Your objective: Copy the part of the items that opens with the line containing "What separating distance" and closes with the line containing "553 centimetres", including both of those lines.

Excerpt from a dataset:
= = = = =
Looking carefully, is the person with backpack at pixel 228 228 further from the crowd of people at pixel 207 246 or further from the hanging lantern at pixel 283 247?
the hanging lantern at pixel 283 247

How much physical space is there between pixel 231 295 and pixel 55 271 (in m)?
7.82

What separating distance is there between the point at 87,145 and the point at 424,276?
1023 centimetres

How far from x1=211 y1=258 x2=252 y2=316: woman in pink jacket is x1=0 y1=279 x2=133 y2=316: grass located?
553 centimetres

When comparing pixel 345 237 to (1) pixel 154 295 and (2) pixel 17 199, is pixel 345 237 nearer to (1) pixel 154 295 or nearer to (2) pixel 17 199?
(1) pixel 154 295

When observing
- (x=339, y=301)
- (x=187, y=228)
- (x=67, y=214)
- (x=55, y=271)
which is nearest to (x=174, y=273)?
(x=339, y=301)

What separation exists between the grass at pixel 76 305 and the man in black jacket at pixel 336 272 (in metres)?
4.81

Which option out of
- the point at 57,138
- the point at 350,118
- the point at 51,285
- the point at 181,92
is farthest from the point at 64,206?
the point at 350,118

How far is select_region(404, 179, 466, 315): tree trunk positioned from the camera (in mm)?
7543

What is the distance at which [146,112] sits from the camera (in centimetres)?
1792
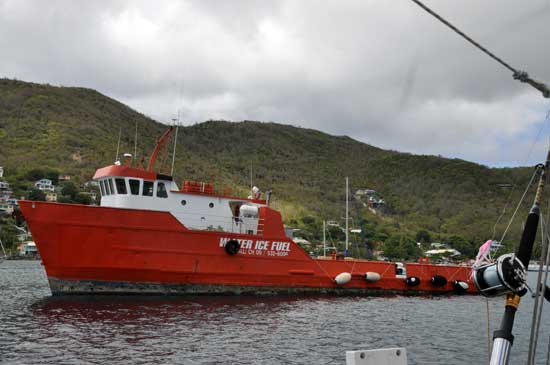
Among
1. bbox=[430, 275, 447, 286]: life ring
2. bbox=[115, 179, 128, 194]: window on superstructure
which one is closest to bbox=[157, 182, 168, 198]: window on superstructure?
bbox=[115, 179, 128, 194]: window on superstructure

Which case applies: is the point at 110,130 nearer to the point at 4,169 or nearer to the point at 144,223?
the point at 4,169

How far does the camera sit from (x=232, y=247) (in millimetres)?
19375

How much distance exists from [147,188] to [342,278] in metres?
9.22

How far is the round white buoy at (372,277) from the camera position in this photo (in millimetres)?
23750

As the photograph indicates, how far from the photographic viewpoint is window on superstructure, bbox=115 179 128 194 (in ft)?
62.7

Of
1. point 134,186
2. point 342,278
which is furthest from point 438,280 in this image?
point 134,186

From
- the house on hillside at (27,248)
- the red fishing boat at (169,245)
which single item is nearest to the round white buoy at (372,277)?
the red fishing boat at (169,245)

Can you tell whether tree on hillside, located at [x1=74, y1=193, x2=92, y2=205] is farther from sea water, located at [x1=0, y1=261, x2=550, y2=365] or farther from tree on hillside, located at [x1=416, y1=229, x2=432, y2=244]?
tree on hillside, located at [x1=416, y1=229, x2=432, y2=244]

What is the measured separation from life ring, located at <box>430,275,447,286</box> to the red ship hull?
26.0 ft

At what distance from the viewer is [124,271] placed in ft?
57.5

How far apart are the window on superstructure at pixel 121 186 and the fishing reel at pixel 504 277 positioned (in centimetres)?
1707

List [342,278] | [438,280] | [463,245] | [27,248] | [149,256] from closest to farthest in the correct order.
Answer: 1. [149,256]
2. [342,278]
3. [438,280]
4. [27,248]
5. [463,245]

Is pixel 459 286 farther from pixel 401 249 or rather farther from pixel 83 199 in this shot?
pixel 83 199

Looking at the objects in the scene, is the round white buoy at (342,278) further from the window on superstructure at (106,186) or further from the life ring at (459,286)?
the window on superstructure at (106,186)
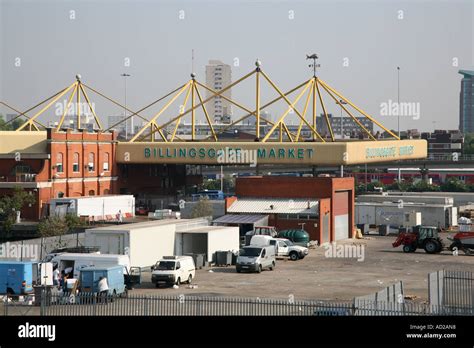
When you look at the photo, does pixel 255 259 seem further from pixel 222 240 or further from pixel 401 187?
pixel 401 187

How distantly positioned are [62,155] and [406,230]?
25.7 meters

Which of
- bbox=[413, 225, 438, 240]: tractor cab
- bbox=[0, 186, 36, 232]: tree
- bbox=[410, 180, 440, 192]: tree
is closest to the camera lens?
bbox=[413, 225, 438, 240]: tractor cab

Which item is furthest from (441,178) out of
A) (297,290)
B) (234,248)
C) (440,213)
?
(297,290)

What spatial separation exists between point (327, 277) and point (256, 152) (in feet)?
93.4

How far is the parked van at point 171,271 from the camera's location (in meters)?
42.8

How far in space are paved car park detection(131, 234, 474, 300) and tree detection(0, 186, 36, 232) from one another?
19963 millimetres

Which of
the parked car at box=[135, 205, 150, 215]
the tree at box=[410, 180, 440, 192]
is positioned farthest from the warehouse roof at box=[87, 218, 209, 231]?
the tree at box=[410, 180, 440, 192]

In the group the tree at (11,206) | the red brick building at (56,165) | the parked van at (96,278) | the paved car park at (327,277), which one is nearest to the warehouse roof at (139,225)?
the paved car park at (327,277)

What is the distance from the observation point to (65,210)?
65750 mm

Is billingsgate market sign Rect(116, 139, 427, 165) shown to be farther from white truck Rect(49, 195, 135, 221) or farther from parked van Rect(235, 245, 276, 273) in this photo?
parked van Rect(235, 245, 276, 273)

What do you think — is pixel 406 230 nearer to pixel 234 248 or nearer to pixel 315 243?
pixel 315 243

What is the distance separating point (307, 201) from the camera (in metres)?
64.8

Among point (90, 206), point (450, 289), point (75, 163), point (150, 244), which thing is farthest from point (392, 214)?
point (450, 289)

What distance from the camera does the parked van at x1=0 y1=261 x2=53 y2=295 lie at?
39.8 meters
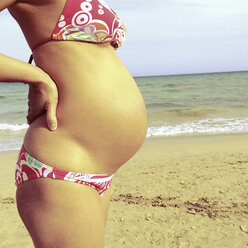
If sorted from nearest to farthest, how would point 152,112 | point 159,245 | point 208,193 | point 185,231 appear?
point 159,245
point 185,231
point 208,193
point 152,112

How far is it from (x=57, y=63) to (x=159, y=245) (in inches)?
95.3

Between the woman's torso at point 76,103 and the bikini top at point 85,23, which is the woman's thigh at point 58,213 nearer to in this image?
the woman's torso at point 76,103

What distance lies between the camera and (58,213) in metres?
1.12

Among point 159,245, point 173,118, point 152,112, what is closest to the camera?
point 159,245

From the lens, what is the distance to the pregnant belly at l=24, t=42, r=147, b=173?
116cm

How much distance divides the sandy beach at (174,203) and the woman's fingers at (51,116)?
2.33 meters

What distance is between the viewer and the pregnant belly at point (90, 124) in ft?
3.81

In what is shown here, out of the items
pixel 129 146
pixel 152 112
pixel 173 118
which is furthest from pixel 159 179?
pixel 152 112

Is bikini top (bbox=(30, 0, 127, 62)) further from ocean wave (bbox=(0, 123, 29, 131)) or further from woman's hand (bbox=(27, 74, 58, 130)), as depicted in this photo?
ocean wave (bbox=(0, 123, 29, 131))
= = = = =
Written response:
What separating distance is there between the point at 87,145 and the point at 424,276?
1023 centimetres

How far from x1=211 y1=258 x2=252 y2=316: woman in pink jacket is x1=0 y1=279 x2=133 y2=316: grass located?
553 centimetres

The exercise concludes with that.